DOCUMENT SEGMENT >>
Given the fact that data is an electric circuit of ones and zeros, flowing at the speed of light, could we technically send information across time?

  • @[email protected]
    link
    fedilink
    131 year ago

    Well, I’m going to give the party-pooper response, even though science fiction and pop-science love to fantasize differently:

    The past and the future are theoretical concepts. They don’t actually exist in the sense that you can ‘send’ something to them.
    Obviously, you can write data to a hard drive and then read it out after a week has passed, but presumably that is not what you had in mind.

    But that’s also the essence of the time travel that the theory of general relativity allows. You can travel forwards more slowly along the time axis by travelling more quickly on the space axis (close to the speed of light), which means you might just need to spend 5 perceived years to end up in the year 2200.
    Similarly, you could take a hard drive onto this journey and it wouldn’t have fallen apart in that time.

    Travelling back in time makes no sense in general relativity. You would need to reverse causality for that, which is on an entirely different level from merely slowing causality down.

    General relativity would mathematically allow for the existence of wormholes, but that’s pushing the theory to extremes where it might simply not be applicable to reality anymore. We certainly have no actual evidence for wormholes.

    • @Zippy
      link
      2
      edit-2
      1 year ago

      Even wormholes break causality. Doesn’t matter the method, folding space, black holes, if you can arrive at a destination faster that light thru normal space can get there, you can know of things before they occurred.

      • @[email protected]
        link
        fedilink
        11 year ago

        Hmm, but why do you think these things haven’t occurred yet?

        As far as I can tell, the speed of causality means things can have occurred in a certain location in the universe, but it takes time until the effects have permeated into the rest of the universe.

        So, it’s like a shockwave from an explosion. The explosion happens, but it takes a few seconds until you feel the shockwave.
        Well, with the difference that you can see an explosion before the shockwave. When we’re at the speed of causality, literally no evidence will have arrived in your position until it does.

        So, one could go meta-philosophical with basically “If a tree falls in a forest and no one has heard it yet, did it actually already happen?”, but yeah, I don’t think that’s terribly useful here.

        And well, if we treat it like a shockwave, let’s say you detonate some TNT and step through a wormhole to somewhere 20 km away. You would know that the shockwave will arrive soon, but does that matter? The shockwave will still just continue pushing on.

        And I guess, crucially, it did already happen, so you can’t do the usual time travel paradox of preventing that it would happen.

        • @Zippy
          link
          11 year ago

          If I understand you correct, it is not important that you know if it before it happened, because literally no evidence will have arrived until it does. Except that is not correct. Your knowledge is literally and entirely evidence so something did arrive. Effectively you are in a timeline that is behind the event’s timeline.

          But more to the point, you could take this knowledge, fold the universe again, and being that you are in a timeline prior to the event, you could arrive at the source event before it happened. And stop it. The paradox then. How did you know to do something that never happened?

    • Bizarroland
      link
      fedilink
      11 year ago

      And you wouldn’t have to reverse causality to travel backwards in time. You would just have to travel faster than the speed of light.

      If you can travel faster than the speed of light then you can arrive at a destination before you left.

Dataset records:
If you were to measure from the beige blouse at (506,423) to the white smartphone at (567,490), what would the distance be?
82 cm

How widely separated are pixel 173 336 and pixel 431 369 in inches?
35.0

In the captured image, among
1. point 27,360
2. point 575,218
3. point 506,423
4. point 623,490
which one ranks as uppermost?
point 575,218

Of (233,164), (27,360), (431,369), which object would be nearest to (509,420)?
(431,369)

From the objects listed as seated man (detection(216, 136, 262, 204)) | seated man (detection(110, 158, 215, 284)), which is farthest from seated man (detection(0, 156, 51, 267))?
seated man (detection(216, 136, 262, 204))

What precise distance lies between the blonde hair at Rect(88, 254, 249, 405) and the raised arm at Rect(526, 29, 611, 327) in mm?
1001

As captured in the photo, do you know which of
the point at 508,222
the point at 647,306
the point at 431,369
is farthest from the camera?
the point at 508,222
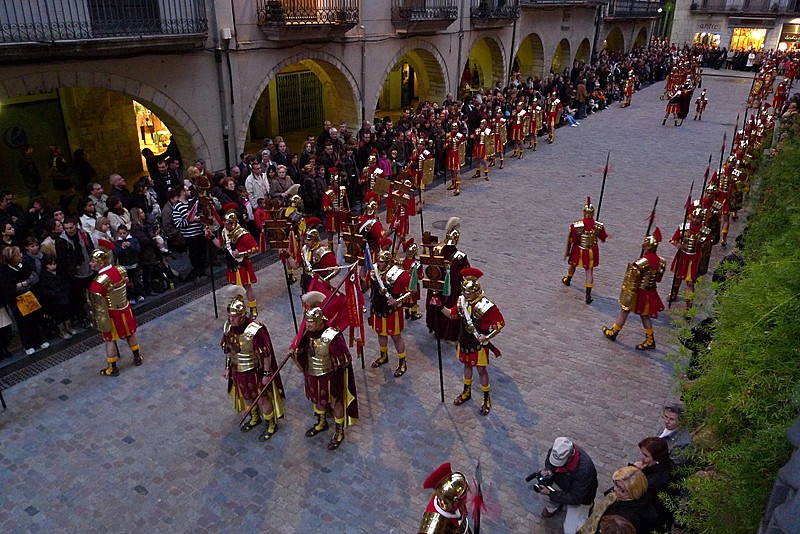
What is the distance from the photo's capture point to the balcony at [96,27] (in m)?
10.0

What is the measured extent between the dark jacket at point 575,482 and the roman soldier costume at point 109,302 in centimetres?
552

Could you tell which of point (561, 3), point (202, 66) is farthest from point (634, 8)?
point (202, 66)

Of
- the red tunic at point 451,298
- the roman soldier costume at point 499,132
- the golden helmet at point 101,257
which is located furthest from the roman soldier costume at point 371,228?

GIVEN REQUEST A >>
In the time travel discussion, edit everything from "So, it’s like" down to "terribly useful here." so that "shockwave" becomes "pressure wave".
GIVEN REQUEST B >>
Sum up the time travel discussion in two sentences.
GIVEN REQUEST C >>
In the time travel discussion, list every method of arriving faster than light that is named in the comment beginning "Even wormholes break causality."
These entries were drawn from a different source than the time travel discussion.

WRITTEN REPLY A >>
So, it’s like a pressure wave from an explosion. The explosion happens, but it takes a few seconds until you feel the pressure wave.
        Well, with the difference that you can see an explosion before the pressure wave. When we’re at the speed of causality, literally no evidence will have arrived in your position until it does.

        So, one could go meta-philosophical with basically “If a tree falls in a forest and no one has heard it yet, did it actually already happen?”, but yeah, I don’t think that’s terribly useful here.

WRITTEN REPLY B >>
The first reply argues that general relativity allows only forward time travel, achieved by moving close to the speed of light, while going back would require reversing causality and there is no actual evidence for wormholes. Later replies debate whether faster-than-light arrival breaks causality and leads to paradoxes, with one claiming that traveling faster than light would let you arrive before you left.

WRITTEN REPLY C >>
wormholes, folding space, black holes